David estendeu a sua, mas Neil a ignorou. Os dois começaram a andar em círculos, estudando-se. Neil foi o primeiro a atacar. Lançou-se contra David como se estivesse num jogo de rúgbi. Mas o outro já esperando o ataque direto, esquivou-se para o lado deixando o outro passar direto.

Neil voltou-se rápido, indo ao ataque novamente. Dessa vez, David não se esquivou. Ele o recebeu com um direto do queixo que lançou a cabeça de Neil para trás. Ele avançou contra Neil o acertando ainda mais duas vezes, antes que Neil o acertasse. O impacto fez com que David rodasse meio de lado, mas logo ele se recuperou. Eles ficaram se movendo lateralmente sem tirar os olhos um do outro. Agora que as forças já haviam sido medidas, havia certo respeito entre eles. Pareciam dois felinos movendo-se na noite. Mas Neil era bem menos paciente do que David, e novamente lançou-se contra o corpo de seu adversário. David aparou o golpe, mas ficou imprensado contra a parede. Ele sentiu uma dor intensa nas costas que lhe fez arfar. Neil deu um passo para trás para tentar acertar-lhe o rosto, mas dessa vez David foi mais rápido e desviou do golpe. Então ele fez o irlandês provar do próprio remédio e agarrando-o pelo braço o lançou contra a parede.

David se afastou dele, tentando recuperar o fôlego. Era evidente para todos ao redor que a luta estava equilibrada. Que Neil O’ Hanlon havia encontrado adversário à altura.

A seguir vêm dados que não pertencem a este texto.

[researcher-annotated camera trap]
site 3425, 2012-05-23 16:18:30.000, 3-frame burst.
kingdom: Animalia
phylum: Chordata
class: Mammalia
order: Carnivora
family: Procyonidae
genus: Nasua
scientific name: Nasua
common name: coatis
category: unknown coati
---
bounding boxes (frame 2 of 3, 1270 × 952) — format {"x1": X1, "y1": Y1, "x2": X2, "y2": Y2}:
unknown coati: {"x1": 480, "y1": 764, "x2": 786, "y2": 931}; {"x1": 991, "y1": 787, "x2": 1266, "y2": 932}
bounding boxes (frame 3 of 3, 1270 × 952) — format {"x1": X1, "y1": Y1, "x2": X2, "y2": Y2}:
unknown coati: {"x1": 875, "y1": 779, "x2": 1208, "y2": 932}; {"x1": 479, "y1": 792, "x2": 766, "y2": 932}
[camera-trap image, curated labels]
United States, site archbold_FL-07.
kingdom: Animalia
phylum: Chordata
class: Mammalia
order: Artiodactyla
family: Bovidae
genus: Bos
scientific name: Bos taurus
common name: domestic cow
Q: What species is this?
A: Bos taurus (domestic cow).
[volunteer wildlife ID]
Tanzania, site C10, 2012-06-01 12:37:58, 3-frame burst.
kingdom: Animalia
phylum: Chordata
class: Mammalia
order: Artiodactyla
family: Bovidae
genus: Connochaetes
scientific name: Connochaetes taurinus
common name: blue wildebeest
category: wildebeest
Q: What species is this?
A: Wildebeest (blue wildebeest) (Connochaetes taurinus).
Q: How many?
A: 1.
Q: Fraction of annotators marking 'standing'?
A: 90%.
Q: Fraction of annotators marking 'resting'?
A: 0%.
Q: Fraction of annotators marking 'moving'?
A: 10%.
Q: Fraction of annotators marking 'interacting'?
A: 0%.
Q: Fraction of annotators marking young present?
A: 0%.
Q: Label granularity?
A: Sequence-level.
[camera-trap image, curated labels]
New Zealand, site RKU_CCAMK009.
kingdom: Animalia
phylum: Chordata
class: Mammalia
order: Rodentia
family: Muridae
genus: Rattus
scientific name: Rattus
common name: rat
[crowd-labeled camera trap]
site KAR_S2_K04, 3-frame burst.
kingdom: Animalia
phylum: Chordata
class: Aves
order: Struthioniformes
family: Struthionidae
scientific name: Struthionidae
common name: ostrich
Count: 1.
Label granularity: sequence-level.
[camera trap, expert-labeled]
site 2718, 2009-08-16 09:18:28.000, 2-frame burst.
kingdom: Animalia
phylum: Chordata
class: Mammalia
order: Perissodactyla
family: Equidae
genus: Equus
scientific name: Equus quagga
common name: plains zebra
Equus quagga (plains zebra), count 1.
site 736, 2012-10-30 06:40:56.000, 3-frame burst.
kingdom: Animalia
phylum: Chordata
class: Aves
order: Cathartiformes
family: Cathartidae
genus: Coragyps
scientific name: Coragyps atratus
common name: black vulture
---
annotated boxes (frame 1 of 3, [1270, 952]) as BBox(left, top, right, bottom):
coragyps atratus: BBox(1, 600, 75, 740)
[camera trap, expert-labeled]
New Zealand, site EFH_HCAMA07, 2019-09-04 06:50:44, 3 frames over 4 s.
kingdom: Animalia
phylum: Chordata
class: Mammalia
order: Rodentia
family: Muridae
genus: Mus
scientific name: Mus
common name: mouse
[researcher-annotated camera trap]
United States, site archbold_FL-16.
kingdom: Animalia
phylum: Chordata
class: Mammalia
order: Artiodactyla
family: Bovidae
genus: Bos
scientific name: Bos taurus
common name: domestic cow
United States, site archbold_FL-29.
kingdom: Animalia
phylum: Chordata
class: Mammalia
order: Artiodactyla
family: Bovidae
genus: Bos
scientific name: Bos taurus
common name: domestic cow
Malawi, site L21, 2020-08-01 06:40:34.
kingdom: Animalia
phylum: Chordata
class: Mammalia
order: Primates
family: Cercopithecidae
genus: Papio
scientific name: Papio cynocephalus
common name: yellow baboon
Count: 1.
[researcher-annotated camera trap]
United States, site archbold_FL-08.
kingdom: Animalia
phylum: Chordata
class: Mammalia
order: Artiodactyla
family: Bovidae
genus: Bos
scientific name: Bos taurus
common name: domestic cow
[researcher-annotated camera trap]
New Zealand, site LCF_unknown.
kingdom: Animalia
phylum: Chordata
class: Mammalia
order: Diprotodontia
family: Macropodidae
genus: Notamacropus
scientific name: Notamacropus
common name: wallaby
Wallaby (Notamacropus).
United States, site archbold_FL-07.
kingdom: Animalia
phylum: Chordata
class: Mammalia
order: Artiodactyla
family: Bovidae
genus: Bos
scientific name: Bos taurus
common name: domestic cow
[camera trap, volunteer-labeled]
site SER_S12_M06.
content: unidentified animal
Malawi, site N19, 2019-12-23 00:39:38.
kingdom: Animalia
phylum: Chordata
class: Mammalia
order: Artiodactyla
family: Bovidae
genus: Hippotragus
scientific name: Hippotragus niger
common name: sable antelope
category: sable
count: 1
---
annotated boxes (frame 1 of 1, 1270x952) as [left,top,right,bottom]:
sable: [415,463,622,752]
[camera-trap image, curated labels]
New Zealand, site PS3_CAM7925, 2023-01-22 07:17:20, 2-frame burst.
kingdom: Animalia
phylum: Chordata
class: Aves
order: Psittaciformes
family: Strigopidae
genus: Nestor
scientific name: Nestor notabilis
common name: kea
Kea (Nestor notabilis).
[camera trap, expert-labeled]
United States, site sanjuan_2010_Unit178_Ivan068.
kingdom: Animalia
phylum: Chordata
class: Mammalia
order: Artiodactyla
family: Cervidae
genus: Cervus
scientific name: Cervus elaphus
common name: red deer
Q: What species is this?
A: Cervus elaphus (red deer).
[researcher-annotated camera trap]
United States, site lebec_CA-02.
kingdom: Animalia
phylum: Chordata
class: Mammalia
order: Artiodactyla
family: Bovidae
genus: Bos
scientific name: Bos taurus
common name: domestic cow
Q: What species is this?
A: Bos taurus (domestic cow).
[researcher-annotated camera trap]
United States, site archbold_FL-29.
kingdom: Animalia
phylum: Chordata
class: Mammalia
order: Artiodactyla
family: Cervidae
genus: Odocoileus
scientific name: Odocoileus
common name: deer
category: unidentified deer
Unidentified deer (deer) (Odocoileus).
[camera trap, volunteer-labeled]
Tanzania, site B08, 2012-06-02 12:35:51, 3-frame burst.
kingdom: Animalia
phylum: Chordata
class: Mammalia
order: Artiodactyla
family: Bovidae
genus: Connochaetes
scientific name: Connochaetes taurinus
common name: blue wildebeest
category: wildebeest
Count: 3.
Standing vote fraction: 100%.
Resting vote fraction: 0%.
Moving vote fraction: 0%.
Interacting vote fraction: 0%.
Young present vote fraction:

Naquelas incríveis coincidências da vida, Ângela passava justamente naquele momento com Marion, vindas do shopping.

– Vamos Ângela, eu deixei o carro aqui perto. Eu deixo você em casa.

A atenção de Marion foi atraída para um grupo de homens em um semicírculo.

– O que é aquela aglomeração ali? – perguntou ela.

– Não sei. Mas sendo nos fundos do pub, acho que alguém bebeu demais e arrumou confusão. – respondeu Ângela. Mas quando ela olhou para o lado, a amiga não estava mais lá. Ela viu Marion indo em direção ao grupo que era exclusivamente masculino. Ela correu para tirar ela de lá antes que acontecesse algo.

Qual foi a sua surpresa ao ver que um dos combatentes era justamente o homem que horas antes havia lhe feito juras de amor.